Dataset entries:

========================

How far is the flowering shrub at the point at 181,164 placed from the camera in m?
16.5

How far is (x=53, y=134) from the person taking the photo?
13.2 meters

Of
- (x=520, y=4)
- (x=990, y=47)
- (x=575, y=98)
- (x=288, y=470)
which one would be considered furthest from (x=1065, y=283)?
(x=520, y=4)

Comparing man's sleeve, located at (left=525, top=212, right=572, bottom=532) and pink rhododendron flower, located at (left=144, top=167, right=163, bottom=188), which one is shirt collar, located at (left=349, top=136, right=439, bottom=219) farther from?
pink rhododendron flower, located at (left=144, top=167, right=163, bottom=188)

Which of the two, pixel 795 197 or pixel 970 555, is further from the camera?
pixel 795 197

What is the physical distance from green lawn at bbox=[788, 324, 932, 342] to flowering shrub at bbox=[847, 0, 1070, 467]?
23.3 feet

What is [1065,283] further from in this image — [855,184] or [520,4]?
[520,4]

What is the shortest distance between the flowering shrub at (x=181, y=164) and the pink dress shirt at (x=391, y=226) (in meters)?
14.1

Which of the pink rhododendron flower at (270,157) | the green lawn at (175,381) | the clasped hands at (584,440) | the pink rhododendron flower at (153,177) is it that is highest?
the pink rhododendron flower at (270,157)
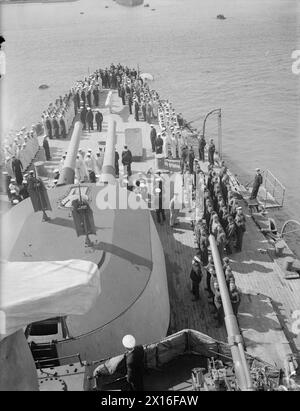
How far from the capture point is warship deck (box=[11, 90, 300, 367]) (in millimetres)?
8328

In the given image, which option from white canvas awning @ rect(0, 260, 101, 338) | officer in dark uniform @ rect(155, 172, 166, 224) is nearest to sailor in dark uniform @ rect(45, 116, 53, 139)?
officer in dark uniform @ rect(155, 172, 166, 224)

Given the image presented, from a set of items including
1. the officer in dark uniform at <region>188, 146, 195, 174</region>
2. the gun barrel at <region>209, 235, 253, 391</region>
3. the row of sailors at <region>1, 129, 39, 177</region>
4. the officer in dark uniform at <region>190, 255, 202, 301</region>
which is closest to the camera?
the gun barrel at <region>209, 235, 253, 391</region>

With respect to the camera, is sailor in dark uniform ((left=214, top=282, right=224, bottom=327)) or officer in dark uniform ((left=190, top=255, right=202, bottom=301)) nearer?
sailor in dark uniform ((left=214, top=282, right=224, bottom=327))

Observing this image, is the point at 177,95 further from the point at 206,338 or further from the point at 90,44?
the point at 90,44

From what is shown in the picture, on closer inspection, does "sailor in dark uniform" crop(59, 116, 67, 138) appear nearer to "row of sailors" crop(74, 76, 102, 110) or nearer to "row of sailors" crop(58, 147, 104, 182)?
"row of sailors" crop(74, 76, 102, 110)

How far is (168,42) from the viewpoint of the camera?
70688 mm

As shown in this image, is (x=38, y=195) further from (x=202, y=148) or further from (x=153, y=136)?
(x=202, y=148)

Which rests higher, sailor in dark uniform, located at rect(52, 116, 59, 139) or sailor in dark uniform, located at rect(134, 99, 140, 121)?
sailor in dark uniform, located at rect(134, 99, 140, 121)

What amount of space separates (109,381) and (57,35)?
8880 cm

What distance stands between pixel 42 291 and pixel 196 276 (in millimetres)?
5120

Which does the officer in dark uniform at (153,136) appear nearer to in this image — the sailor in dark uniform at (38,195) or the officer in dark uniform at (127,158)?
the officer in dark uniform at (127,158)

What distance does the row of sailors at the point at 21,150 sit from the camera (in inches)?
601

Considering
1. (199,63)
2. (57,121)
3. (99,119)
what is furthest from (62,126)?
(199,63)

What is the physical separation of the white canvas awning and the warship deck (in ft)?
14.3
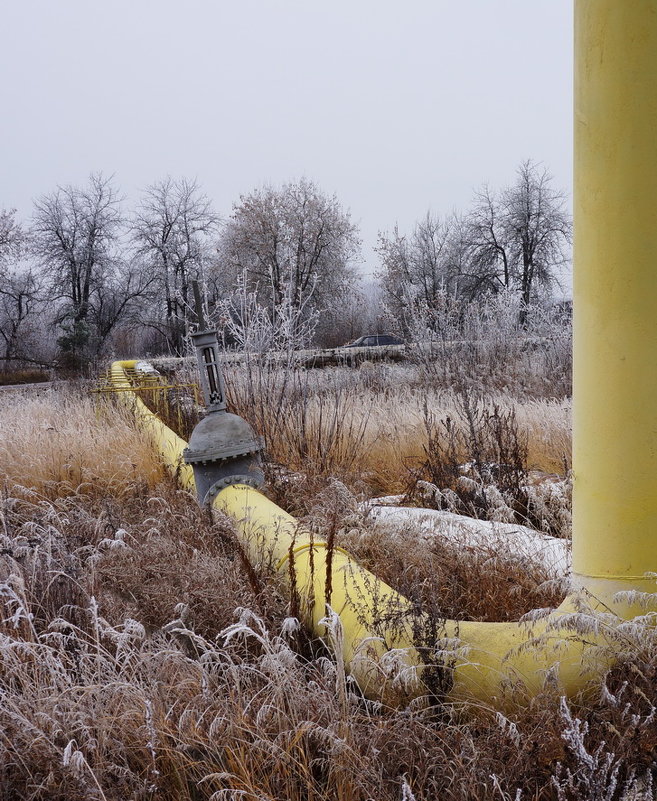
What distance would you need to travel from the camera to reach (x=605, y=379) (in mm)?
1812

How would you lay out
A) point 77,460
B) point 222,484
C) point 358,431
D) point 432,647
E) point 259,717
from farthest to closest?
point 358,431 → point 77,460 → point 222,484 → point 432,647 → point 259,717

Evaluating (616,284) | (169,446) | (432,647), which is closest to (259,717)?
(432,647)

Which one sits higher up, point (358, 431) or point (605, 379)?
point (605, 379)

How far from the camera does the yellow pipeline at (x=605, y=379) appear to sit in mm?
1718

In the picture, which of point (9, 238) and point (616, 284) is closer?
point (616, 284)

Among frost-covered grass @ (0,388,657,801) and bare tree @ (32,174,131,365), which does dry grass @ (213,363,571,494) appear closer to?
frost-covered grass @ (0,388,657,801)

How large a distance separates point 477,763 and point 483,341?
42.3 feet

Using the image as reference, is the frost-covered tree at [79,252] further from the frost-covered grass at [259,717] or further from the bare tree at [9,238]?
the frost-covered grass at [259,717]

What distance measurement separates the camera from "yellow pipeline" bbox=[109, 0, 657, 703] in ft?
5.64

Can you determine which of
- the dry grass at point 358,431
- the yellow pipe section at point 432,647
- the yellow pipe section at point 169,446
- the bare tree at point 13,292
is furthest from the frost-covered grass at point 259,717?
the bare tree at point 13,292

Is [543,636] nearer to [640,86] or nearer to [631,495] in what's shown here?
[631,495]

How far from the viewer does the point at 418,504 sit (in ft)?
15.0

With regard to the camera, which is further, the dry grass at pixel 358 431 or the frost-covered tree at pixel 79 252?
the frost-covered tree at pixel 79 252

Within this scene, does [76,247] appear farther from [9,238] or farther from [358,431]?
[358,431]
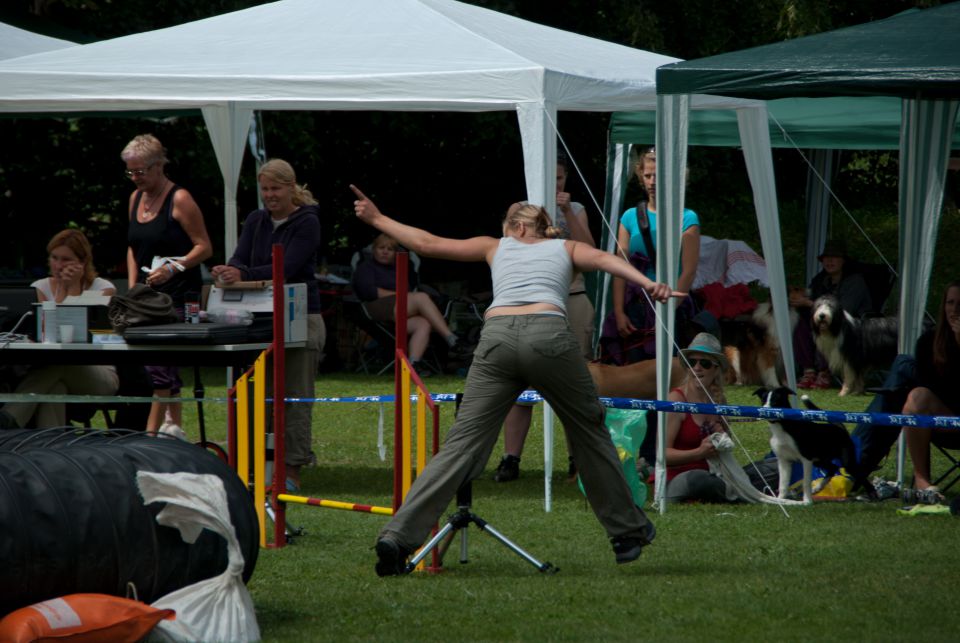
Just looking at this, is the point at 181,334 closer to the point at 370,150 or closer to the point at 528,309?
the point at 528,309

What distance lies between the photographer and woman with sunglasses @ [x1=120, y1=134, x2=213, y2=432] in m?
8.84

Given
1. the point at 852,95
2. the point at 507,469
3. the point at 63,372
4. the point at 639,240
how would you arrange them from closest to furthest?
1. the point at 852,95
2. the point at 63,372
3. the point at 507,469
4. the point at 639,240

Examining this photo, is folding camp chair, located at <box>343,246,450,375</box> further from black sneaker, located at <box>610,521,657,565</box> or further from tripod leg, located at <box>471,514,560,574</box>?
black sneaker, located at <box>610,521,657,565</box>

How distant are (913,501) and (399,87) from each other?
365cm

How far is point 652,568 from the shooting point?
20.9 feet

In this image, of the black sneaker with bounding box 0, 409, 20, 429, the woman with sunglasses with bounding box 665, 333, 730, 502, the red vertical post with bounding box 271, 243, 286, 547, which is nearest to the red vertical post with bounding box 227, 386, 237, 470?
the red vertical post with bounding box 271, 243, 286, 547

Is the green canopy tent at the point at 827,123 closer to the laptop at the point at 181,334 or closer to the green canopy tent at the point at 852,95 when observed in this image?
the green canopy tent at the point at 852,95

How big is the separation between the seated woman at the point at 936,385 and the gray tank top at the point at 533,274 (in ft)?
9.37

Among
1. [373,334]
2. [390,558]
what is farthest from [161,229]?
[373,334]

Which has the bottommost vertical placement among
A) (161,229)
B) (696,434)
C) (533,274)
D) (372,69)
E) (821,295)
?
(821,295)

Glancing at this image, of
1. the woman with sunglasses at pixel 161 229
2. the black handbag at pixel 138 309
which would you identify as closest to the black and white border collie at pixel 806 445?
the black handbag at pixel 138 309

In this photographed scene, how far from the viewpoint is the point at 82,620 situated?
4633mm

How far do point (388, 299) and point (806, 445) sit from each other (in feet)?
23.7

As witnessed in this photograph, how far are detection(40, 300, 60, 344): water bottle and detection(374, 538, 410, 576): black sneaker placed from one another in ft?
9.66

========================

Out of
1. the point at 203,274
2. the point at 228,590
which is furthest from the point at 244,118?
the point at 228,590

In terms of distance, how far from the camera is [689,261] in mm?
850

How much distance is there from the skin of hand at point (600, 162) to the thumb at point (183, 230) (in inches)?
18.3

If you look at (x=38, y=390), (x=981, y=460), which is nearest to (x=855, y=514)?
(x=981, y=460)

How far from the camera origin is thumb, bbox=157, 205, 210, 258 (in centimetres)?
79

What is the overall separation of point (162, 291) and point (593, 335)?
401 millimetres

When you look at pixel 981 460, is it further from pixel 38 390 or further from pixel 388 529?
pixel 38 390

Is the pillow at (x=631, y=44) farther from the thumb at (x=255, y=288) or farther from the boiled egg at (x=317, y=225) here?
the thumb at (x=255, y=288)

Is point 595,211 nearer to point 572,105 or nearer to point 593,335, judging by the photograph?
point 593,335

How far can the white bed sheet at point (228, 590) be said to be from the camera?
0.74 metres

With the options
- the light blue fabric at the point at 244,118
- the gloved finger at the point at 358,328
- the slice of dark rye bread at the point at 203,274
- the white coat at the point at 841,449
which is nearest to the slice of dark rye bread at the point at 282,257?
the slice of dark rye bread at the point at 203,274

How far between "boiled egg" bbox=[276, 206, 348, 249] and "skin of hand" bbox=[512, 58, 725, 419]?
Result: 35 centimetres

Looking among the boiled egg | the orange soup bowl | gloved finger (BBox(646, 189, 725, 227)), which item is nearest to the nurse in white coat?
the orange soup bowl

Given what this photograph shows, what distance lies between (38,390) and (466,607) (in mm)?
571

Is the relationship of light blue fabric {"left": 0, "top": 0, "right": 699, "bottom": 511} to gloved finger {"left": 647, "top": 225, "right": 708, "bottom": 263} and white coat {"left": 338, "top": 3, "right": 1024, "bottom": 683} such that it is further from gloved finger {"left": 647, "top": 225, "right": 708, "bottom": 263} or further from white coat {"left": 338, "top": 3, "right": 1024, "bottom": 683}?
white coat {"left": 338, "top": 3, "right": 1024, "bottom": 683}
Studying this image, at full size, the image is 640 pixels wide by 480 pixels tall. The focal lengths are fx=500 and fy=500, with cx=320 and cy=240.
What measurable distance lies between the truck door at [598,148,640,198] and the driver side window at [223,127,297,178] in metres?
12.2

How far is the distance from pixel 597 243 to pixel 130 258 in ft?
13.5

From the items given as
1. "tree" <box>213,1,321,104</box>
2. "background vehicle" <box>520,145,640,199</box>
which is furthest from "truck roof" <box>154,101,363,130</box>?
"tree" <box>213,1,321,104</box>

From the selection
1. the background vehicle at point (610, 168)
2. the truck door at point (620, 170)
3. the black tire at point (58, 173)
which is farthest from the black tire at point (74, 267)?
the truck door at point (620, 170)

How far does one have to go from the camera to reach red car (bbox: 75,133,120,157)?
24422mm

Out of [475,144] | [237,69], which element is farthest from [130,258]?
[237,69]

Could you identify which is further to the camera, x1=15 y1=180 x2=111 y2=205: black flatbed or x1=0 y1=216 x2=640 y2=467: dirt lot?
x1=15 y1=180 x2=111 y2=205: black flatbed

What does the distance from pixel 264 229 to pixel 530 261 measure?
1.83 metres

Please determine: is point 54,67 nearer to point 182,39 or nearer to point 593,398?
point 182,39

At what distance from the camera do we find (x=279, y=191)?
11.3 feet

========================

REQUEST: Count the lines in the records above that contain the string "separates", treating uppercase and lowercase as different. Reply with the number only.

PROBLEM SOLUTION: 3